WRITTEN REQUEST
Quote the following lines exactly as they appear, leaving out the pictures.
Start RECORD LIST
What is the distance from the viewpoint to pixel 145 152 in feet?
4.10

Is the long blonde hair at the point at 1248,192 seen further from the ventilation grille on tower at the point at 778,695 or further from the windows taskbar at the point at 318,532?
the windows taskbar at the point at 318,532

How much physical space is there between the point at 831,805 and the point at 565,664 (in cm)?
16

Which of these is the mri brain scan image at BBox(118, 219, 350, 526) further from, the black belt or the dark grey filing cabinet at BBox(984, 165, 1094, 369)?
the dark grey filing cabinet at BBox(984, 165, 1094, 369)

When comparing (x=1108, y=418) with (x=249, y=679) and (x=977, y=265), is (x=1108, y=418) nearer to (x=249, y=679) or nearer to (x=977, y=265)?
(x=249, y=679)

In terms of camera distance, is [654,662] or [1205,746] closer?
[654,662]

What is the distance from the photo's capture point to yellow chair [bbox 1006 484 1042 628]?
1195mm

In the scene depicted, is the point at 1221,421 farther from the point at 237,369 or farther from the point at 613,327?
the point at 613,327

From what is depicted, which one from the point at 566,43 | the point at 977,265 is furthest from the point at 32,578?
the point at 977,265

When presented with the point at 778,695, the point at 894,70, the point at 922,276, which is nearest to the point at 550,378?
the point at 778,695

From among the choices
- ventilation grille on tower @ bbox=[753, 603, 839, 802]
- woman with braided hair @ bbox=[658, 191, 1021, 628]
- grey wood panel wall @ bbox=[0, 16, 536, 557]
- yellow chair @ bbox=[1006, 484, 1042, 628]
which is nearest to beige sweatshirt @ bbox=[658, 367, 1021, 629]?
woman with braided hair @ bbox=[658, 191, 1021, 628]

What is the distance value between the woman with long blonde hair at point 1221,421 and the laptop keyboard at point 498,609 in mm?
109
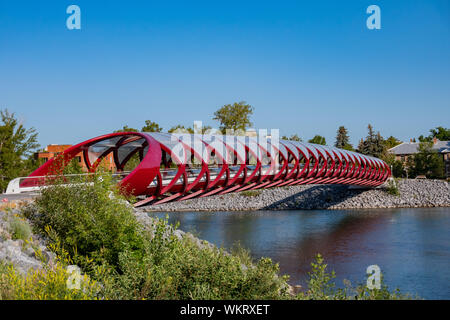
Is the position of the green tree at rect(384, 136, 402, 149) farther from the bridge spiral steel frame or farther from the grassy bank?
the grassy bank

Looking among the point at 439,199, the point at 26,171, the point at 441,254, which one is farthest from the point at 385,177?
the point at 26,171

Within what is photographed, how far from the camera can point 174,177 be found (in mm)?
16984

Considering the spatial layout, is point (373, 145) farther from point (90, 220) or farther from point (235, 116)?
point (90, 220)

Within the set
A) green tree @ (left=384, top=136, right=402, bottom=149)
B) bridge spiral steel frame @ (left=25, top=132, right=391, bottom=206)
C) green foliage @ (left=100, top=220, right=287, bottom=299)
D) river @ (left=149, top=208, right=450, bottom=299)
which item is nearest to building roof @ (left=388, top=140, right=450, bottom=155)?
green tree @ (left=384, top=136, right=402, bottom=149)

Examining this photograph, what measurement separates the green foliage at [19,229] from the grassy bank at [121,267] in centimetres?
45

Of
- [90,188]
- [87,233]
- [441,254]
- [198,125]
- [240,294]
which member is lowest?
[441,254]

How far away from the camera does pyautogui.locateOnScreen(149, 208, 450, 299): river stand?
16312 mm

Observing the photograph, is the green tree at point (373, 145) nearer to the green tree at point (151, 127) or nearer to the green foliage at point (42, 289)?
the green tree at point (151, 127)

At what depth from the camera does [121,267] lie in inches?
327

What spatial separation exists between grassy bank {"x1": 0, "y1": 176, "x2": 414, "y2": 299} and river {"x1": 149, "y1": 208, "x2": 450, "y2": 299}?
2.97 metres

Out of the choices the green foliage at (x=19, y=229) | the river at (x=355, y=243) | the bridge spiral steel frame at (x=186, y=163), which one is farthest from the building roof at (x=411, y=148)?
the green foliage at (x=19, y=229)

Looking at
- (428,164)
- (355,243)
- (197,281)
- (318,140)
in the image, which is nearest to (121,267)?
(197,281)
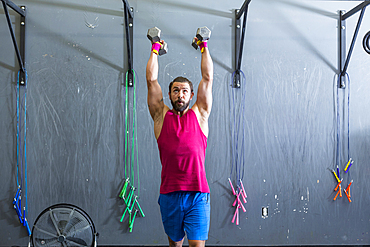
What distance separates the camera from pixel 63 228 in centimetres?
202

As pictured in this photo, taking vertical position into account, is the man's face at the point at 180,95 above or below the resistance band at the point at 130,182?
above

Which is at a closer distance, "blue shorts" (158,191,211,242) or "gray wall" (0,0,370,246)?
"blue shorts" (158,191,211,242)

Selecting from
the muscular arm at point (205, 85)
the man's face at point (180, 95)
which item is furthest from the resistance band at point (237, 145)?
the man's face at point (180, 95)

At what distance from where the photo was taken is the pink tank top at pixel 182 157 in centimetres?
184

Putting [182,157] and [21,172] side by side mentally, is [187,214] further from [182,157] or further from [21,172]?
[21,172]

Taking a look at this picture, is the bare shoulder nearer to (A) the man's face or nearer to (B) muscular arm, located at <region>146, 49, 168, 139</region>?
(B) muscular arm, located at <region>146, 49, 168, 139</region>

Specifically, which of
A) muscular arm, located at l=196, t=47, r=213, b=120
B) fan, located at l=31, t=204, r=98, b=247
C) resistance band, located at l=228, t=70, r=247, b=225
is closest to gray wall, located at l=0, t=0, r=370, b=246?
resistance band, located at l=228, t=70, r=247, b=225

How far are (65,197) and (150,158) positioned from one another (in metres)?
0.99

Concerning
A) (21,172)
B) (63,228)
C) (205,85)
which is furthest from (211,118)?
(21,172)

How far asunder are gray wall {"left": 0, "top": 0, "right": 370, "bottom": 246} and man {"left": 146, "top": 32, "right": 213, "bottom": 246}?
3.31 feet

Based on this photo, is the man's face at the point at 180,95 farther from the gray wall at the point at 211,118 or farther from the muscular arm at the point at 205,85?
the gray wall at the point at 211,118

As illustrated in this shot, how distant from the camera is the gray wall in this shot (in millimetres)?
2920

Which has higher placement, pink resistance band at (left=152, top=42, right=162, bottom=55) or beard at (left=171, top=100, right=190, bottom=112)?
pink resistance band at (left=152, top=42, right=162, bottom=55)

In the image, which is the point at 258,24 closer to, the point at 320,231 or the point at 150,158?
the point at 150,158
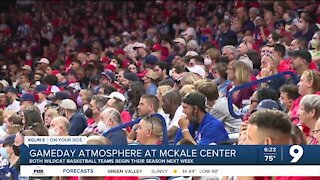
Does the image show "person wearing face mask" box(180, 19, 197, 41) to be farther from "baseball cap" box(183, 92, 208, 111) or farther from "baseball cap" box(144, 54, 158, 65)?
"baseball cap" box(183, 92, 208, 111)

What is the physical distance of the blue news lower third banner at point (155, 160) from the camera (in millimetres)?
6023

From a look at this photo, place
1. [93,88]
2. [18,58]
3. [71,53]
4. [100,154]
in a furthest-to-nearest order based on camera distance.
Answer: [18,58]
[71,53]
[93,88]
[100,154]

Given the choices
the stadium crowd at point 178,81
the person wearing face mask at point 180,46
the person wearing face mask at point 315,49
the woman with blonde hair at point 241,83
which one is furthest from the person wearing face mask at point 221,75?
the person wearing face mask at point 180,46

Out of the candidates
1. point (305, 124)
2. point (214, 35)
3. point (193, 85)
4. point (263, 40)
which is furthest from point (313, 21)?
point (305, 124)

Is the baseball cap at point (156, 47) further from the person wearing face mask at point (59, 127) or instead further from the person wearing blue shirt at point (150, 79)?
the person wearing face mask at point (59, 127)

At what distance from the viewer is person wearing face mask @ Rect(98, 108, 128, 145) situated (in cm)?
1006

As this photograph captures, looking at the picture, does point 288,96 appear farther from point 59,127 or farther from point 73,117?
point 73,117

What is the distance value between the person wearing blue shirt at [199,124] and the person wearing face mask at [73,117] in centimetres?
199

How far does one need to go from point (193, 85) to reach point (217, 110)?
651 millimetres

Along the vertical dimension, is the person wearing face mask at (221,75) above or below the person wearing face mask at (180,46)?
below

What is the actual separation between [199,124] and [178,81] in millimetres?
3324

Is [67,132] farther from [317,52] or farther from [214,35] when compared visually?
[214,35]

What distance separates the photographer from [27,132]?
1024 cm

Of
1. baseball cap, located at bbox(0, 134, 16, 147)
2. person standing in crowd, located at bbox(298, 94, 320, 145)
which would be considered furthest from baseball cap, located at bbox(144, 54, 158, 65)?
person standing in crowd, located at bbox(298, 94, 320, 145)
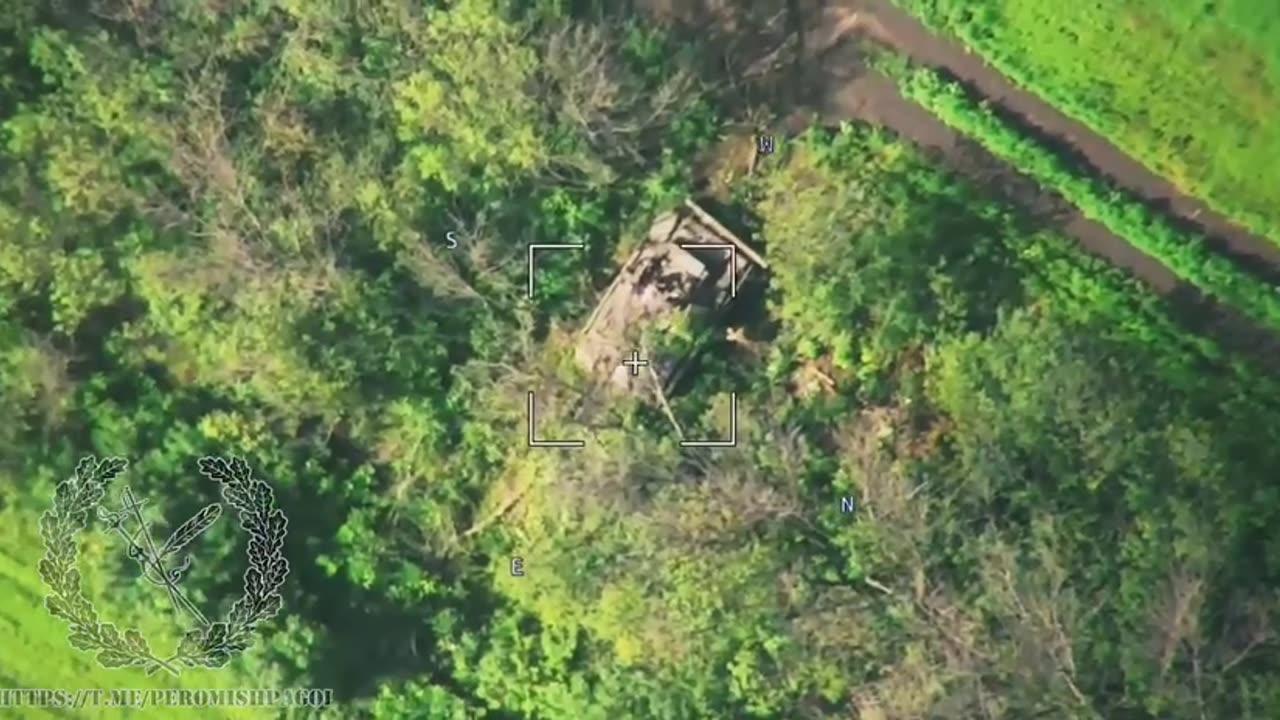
End RECORD LIST
WRITTEN SOLUTION
What is the distance from the viewpoint to pixel 145 152 in feet?
4.10

Is the long blonde hair at the point at 1248,192 seen further from the ventilation grille on tower at the point at 778,695 or further from the windows taskbar at the point at 318,532?
the windows taskbar at the point at 318,532

How much physical space is there between the point at 831,805 and the point at 565,664 (in cm)?
16

Which of these is the mri brain scan image at BBox(118, 219, 350, 526) further from, the black belt or the dark grey filing cabinet at BBox(984, 165, 1094, 369)?
the dark grey filing cabinet at BBox(984, 165, 1094, 369)

When comparing (x=1108, y=418) with (x=249, y=679) and (x=977, y=265), is (x=1108, y=418) nearer to (x=249, y=679) or nearer to (x=977, y=265)?
(x=249, y=679)

In terms of camera distance, is [654,662] or [1205,746] closer?
[654,662]

What is the distance from the photo's capture point to yellow chair [bbox 1006 484 1042 628]?
1195mm

In the scene depicted, is the point at 1221,421 farther from the point at 237,369 or farther from the point at 613,327?
the point at 613,327

From what is depicted, which one from the point at 566,43 | the point at 977,265 is furthest from the point at 32,578?
the point at 977,265

When presented with the point at 778,695, the point at 894,70, the point at 922,276, which is nearest to the point at 550,378?
the point at 778,695

From among the choices
- ventilation grille on tower @ bbox=[753, 603, 839, 802]
- woman with braided hair @ bbox=[658, 191, 1021, 628]
- grey wood panel wall @ bbox=[0, 16, 536, 557]
- yellow chair @ bbox=[1006, 484, 1042, 628]
which is nearest to beige sweatshirt @ bbox=[658, 367, 1021, 629]?
woman with braided hair @ bbox=[658, 191, 1021, 628]

What is the distance value between the woman with long blonde hair at point 1221,421 and the laptop keyboard at point 498,609 in mm?
109
Is the position of the green tree at rect(384, 136, 402, 149) farther from the bridge spiral steel frame or farther from the grassy bank?
the grassy bank

Looking among the point at 439,199, the point at 26,171, the point at 441,254, which one is farthest from the point at 385,177?
the point at 26,171

Within what is photographed, how far from the camera can point 174,177 be found (in mm)?
16984

Considering the spatial layout, is point (373, 145) farther from point (90, 220) or farther from point (235, 116)?
point (90, 220)

Within the set
A) green tree @ (left=384, top=136, right=402, bottom=149)
B) bridge spiral steel frame @ (left=25, top=132, right=391, bottom=206)
C) green foliage @ (left=100, top=220, right=287, bottom=299)
D) river @ (left=149, top=208, right=450, bottom=299)
which item is nearest to building roof @ (left=388, top=140, right=450, bottom=155)?
green tree @ (left=384, top=136, right=402, bottom=149)

Examining this photograph, what measurement separates the green foliage at [19,229] from the grassy bank at [121,267] in centimetres?
45

Of
- [90,188]
- [87,233]
- [441,254]
- [198,125]
- [240,294]
which member is lowest?
[441,254]

How far away from the camera does pyautogui.locateOnScreen(149, 208, 450, 299): river stand?
16312 mm

Observing the photograph, is the green tree at point (373, 145) nearer to the green tree at point (151, 127) or nearer to the green foliage at point (42, 289)?
the green tree at point (151, 127)

At what depth from the camera does [121,267] lie in inches?
327

What spatial separation exists between grassy bank {"x1": 0, "y1": 176, "x2": 414, "y2": 299} and river {"x1": 149, "y1": 208, "x2": 450, "y2": 299}?
2.97 metres

Out of the choices the green foliage at (x=19, y=229) | the river at (x=355, y=243) | the bridge spiral steel frame at (x=186, y=163), which one is farthest from the building roof at (x=411, y=148)?
the green foliage at (x=19, y=229)

Looking at
- (428,164)
- (355,243)
- (197,281)
- (318,140)
in the image, which is nearest to (121,267)?
(197,281)
What distance separates the camera from pixel 63 228 in centimetres?
202

As pictured in this photo, taking vertical position into account, is the man's face at the point at 180,95 above or below the resistance band at the point at 130,182?
above

Which is at a closer distance, "blue shorts" (158,191,211,242) or "gray wall" (0,0,370,246)?
"blue shorts" (158,191,211,242)

Selecting from
the muscular arm at point (205, 85)
the man's face at point (180, 95)
which item is furthest from the resistance band at point (237, 145)?
the man's face at point (180, 95)

At what distance from where the photo was taken is the pink tank top at pixel 182 157 in centimetres?
184

Putting [182,157] and [21,172] side by side mentally, is [187,214] further from [182,157] or further from [21,172]?
[21,172]

Taking a look at this picture, is the bare shoulder nearer to (A) the man's face or nearer to (B) muscular arm, located at <region>146, 49, 168, 139</region>?
(B) muscular arm, located at <region>146, 49, 168, 139</region>

Specifically, which of
A) muscular arm, located at l=196, t=47, r=213, b=120
B) fan, located at l=31, t=204, r=98, b=247
C) resistance band, located at l=228, t=70, r=247, b=225
is closest to gray wall, located at l=0, t=0, r=370, b=246?
resistance band, located at l=228, t=70, r=247, b=225

How far are (65,197) and (150,158) positioned from one another (in metres)?
0.99

Concerning
A) (21,172)
B) (63,228)
C) (205,85)
which is furthest from (211,118)?
(21,172)

How far asunder are gray wall {"left": 0, "top": 0, "right": 370, "bottom": 246} and man {"left": 146, "top": 32, "right": 213, "bottom": 246}?
3.31 feet

Based on this photo, is the man's face at the point at 180,95 farther from the gray wall at the point at 211,118 or farther from the muscular arm at the point at 205,85?
the gray wall at the point at 211,118

As illustrated in this shot, how distant from the camera is the gray wall in this shot (in millimetres)?
2920

Which has higher placement, pink resistance band at (left=152, top=42, right=162, bottom=55) or beard at (left=171, top=100, right=190, bottom=112)?
pink resistance band at (left=152, top=42, right=162, bottom=55)

In the image, which is the point at 258,24 closer to, the point at 320,231 or the point at 150,158?
the point at 150,158
Does the image show "person wearing face mask" box(180, 19, 197, 41) to be farther from "baseball cap" box(183, 92, 208, 111) or farther from "baseball cap" box(144, 54, 158, 65)?
"baseball cap" box(183, 92, 208, 111)

What is the physical distance of the blue news lower third banner at point (155, 160) from the camera (in millimetres)?
6023

From a look at this photo, place
1. [93,88]
2. [18,58]
3. [71,53]
4. [100,154]
in a furthest-to-nearest order based on camera distance.
Answer: [18,58]
[71,53]
[93,88]
[100,154]

Given the choices
the stadium crowd at point 178,81
the person wearing face mask at point 180,46
the person wearing face mask at point 315,49
the woman with blonde hair at point 241,83
which one is furthest from the person wearing face mask at point 221,75?
the person wearing face mask at point 180,46

Out of the candidates
1. point (305, 124)
2. point (214, 35)
3. point (193, 85)
4. point (263, 40)
which is furthest from point (313, 21)?
point (305, 124)

Is the baseball cap at point (156, 47) further from the person wearing face mask at point (59, 127) or instead further from the person wearing blue shirt at point (150, 79)?
the person wearing face mask at point (59, 127)

At what distance from the viewer is person wearing face mask @ Rect(98, 108, 128, 145) situated (in cm)?
1006

As this photograph captures, looking at the picture, does point 288,96 appear farther from point 59,127 or farther from point 73,117?
point 73,117

What is the distance value between the person wearing blue shirt at [199,124] and the person wearing face mask at [73,117] in centimetres?
199

How far does one need to go from point (193, 85) to reach point (217, 110)?
651 millimetres

Along the vertical dimension, is the person wearing face mask at (221,75) above or below the person wearing face mask at (180,46)?
below

What is the actual separation between [199,124] and [178,81] in millimetres?
3324

Is [67,132] farther from [317,52] or farther from [214,35] when compared visually?
[214,35]

What distance separates the photographer from [27,132]?
1024 cm

Of
1. baseball cap, located at bbox(0, 134, 16, 147)
2. person standing in crowd, located at bbox(298, 94, 320, 145)
which would be considered furthest from baseball cap, located at bbox(144, 54, 158, 65)?
person standing in crowd, located at bbox(298, 94, 320, 145)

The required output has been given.